Open plajjan opened 9 years ago
NIP6 seems to be deprecated in favour of %pI6 that was introduced with 2.6.29. Do we care about backwards compatibiltiy that far? Should I use %pI6 instead?
I think we/you should use %pI6, I don't think we need backward compat with 2.6.29.
I'm thinking of doing a release, before we start adding IPv6 support. This will give users a more clear picture, and allow us to relax on compat change in development git tree.
On 2015-02-13 00:24, Jesper Dangaard Brouer wrote:
I think we/you should use %pI6, I don't think we need backward compat with 2.6.29.
Ok, I'll fix that.
I'm thinking of doing a release, before we start adding IPv6 support. This will give users a more clear picture, and allow us to relax on compat change in development git tree.
Alright!
Is there anything I can do to help get this merged? You mentioned doing a pre-IPv6 release, perhaps I can help out with that somehow? Are there other things you want me to fix with this patch before we can merge it?
I did a release (0.9.4), so it will be easier to distinguish when IPv6 support gets added.

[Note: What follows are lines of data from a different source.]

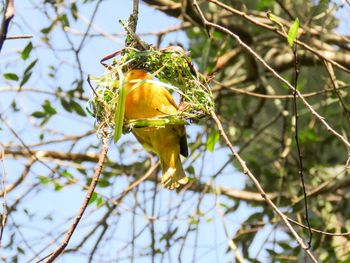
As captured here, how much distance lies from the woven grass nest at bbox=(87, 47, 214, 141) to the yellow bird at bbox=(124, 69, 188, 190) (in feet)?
0.25

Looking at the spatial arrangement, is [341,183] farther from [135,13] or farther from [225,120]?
[135,13]

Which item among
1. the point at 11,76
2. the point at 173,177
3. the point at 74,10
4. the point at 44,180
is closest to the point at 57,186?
the point at 44,180

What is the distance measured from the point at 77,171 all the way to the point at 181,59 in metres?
1.76

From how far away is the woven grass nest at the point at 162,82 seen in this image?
1977 mm

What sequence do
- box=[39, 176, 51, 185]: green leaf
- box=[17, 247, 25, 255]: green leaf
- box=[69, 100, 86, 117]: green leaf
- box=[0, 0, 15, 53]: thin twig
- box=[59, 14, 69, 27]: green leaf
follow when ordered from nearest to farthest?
box=[0, 0, 15, 53]: thin twig, box=[17, 247, 25, 255]: green leaf, box=[59, 14, 69, 27]: green leaf, box=[39, 176, 51, 185]: green leaf, box=[69, 100, 86, 117]: green leaf

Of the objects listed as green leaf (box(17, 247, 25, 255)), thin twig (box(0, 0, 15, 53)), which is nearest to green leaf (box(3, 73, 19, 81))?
green leaf (box(17, 247, 25, 255))

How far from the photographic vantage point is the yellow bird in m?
2.28

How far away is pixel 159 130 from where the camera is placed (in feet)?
7.73

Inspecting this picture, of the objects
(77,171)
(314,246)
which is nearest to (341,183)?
(314,246)

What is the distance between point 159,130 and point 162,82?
0.41m

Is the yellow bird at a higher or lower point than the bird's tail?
higher

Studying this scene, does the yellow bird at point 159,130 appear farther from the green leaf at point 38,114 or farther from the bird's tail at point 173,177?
the green leaf at point 38,114

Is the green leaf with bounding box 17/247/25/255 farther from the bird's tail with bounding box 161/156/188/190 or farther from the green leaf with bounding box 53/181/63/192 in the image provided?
the bird's tail with bounding box 161/156/188/190

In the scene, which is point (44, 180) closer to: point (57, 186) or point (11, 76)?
point (57, 186)
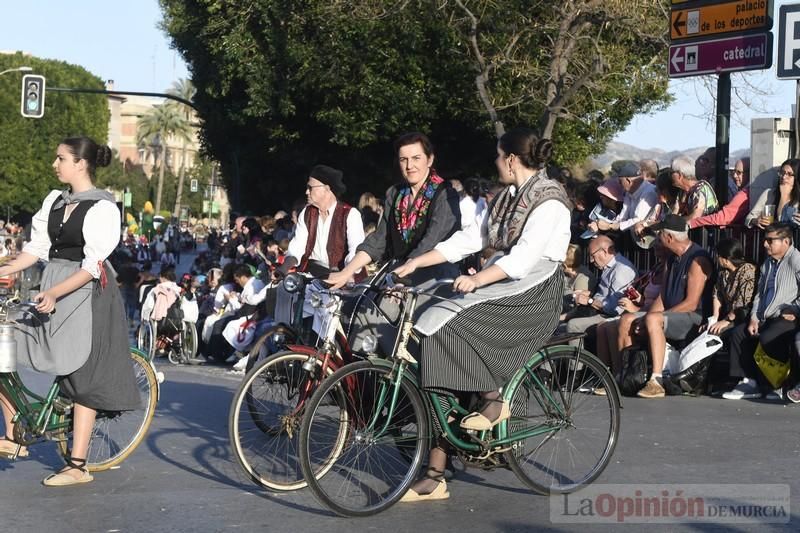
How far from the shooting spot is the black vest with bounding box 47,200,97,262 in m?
6.88

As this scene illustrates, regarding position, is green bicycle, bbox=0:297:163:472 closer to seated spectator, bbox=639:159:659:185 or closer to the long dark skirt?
the long dark skirt

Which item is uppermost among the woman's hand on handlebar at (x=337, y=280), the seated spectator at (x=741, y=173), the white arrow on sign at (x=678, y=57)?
the white arrow on sign at (x=678, y=57)

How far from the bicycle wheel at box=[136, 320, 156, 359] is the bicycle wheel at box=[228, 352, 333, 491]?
1067 centimetres

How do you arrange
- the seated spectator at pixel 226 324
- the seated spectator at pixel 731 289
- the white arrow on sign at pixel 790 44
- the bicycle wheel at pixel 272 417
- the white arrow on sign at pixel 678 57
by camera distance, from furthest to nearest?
the seated spectator at pixel 226 324 < the white arrow on sign at pixel 678 57 < the white arrow on sign at pixel 790 44 < the seated spectator at pixel 731 289 < the bicycle wheel at pixel 272 417

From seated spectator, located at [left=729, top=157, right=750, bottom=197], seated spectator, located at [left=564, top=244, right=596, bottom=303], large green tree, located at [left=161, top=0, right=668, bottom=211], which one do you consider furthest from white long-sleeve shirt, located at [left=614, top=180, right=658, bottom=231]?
large green tree, located at [left=161, top=0, right=668, bottom=211]

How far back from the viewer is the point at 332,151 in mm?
33500

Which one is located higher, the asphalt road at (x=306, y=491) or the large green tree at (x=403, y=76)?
the large green tree at (x=403, y=76)

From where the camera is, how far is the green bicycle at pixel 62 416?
6746 mm

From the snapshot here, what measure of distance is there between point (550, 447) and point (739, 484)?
108 centimetres

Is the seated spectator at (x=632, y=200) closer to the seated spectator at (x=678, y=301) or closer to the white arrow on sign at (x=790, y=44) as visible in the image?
the seated spectator at (x=678, y=301)

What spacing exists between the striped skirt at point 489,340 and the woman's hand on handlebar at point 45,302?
1901mm

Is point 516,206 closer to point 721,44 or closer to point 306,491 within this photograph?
point 306,491

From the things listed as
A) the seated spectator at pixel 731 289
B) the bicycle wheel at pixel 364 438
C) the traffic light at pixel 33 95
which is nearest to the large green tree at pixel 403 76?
the traffic light at pixel 33 95

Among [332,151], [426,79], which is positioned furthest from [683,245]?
[332,151]
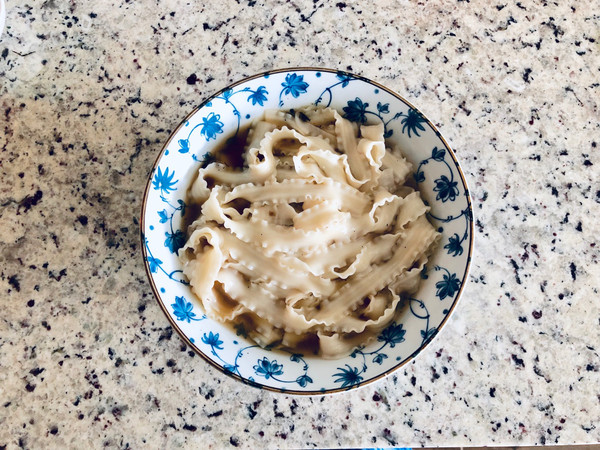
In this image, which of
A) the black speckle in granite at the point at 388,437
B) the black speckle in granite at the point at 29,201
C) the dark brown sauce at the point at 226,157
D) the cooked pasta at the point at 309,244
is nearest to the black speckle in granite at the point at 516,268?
the cooked pasta at the point at 309,244

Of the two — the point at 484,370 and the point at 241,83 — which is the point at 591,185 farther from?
the point at 241,83

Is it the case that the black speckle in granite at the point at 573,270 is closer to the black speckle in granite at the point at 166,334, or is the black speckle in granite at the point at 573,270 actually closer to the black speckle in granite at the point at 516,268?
the black speckle in granite at the point at 516,268

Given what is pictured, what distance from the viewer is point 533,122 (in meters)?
1.18

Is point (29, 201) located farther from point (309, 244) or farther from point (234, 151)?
point (309, 244)

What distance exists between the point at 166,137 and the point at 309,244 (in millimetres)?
→ 392

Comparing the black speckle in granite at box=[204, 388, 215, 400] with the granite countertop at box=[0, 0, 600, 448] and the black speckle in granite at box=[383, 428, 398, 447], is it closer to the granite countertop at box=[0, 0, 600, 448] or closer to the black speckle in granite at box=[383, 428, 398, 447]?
the granite countertop at box=[0, 0, 600, 448]

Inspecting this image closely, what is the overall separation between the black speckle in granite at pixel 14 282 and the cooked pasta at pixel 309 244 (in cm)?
35

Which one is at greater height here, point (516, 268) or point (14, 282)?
point (516, 268)

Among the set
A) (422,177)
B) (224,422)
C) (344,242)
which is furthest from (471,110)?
(224,422)

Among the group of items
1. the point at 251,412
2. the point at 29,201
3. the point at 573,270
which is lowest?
the point at 251,412

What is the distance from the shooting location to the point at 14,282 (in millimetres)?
1088

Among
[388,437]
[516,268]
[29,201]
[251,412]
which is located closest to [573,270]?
[516,268]

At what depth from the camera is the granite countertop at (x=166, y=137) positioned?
3.52 ft

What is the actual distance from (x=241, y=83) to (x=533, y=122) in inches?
23.7
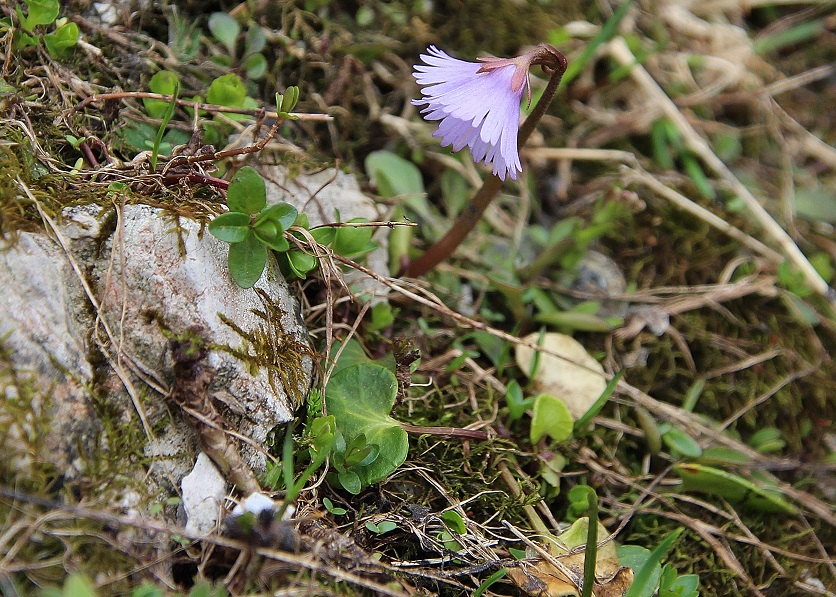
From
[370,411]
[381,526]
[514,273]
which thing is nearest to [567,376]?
[514,273]

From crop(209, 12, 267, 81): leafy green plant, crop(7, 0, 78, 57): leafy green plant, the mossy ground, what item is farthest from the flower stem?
crop(7, 0, 78, 57): leafy green plant

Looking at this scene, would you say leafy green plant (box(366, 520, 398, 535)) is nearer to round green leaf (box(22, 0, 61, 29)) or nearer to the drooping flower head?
the drooping flower head

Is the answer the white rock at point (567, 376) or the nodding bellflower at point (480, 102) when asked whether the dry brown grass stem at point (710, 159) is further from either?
the nodding bellflower at point (480, 102)

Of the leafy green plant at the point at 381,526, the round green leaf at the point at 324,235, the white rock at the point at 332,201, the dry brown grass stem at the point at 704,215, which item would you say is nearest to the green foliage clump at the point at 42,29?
the white rock at the point at 332,201

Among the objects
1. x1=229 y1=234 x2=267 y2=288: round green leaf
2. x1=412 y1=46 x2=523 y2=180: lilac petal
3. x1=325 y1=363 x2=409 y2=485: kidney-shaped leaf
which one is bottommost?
x1=325 y1=363 x2=409 y2=485: kidney-shaped leaf

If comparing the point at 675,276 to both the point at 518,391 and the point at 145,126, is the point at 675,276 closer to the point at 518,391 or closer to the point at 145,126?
the point at 518,391

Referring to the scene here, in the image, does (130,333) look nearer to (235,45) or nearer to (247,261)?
(247,261)
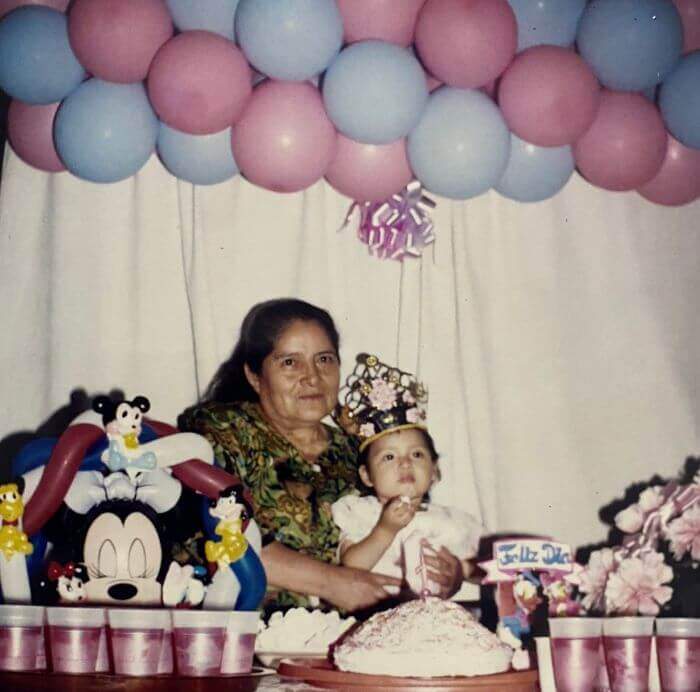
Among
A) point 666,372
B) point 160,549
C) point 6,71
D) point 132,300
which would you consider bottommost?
point 160,549

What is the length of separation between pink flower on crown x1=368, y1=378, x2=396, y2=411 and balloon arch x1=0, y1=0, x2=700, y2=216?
50 cm

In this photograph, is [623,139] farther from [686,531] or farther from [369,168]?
[686,531]

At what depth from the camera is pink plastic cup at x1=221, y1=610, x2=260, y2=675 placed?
209 centimetres

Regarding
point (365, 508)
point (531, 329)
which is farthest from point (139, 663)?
point (531, 329)

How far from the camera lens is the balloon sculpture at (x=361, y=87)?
2.44 meters

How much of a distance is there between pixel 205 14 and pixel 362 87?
1.41ft

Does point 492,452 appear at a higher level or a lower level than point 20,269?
lower

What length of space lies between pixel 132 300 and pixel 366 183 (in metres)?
0.86

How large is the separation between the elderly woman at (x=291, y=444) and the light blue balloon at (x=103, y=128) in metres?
0.65

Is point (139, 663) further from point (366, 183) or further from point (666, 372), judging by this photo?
point (666, 372)

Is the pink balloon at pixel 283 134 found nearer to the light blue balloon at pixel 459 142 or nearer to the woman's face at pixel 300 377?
the light blue balloon at pixel 459 142

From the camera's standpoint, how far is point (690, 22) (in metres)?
2.67

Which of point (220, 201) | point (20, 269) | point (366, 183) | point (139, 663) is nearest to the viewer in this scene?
point (139, 663)

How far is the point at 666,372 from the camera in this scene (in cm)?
313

We/you still have to fix up the match struct (mpeg2ts_stream_match), so we don't introduce a potential performance regression for IPv4, before I'm going to take these changes.
Thanks for putting together that release! :)
I suppose the fix up refers to the introduction of the new "version" in the match struct, correct? As I mentioned before, I don't see how one can determine the type that is currently stored in a union, so short of adding "version" in the struct I suppose the only other method would be to pass an argument through all the function calls to notify each function if an IPv4 or IPv6 struct is being passed. Would this align with your view or do you see another way of doing it?
Look at how the "xt_hashlimit" module does this split, I think we should use that model.
See code at: https://git.kernel.org/cgit/linux/kernel/git/davem/net-next.git/tree/net/netfilter/xt_hashlimit.c
This is my first stab at adding IPv6 support to IPTV-Analyzer. I've tried to keep down the amount of duplication for IPv4 and IPv6 and instead use as much common code as possible but it's somewhat difficult.
I've verified it's working for both IPv4 and IPv6 streams but there might be corner cases that aren't covered.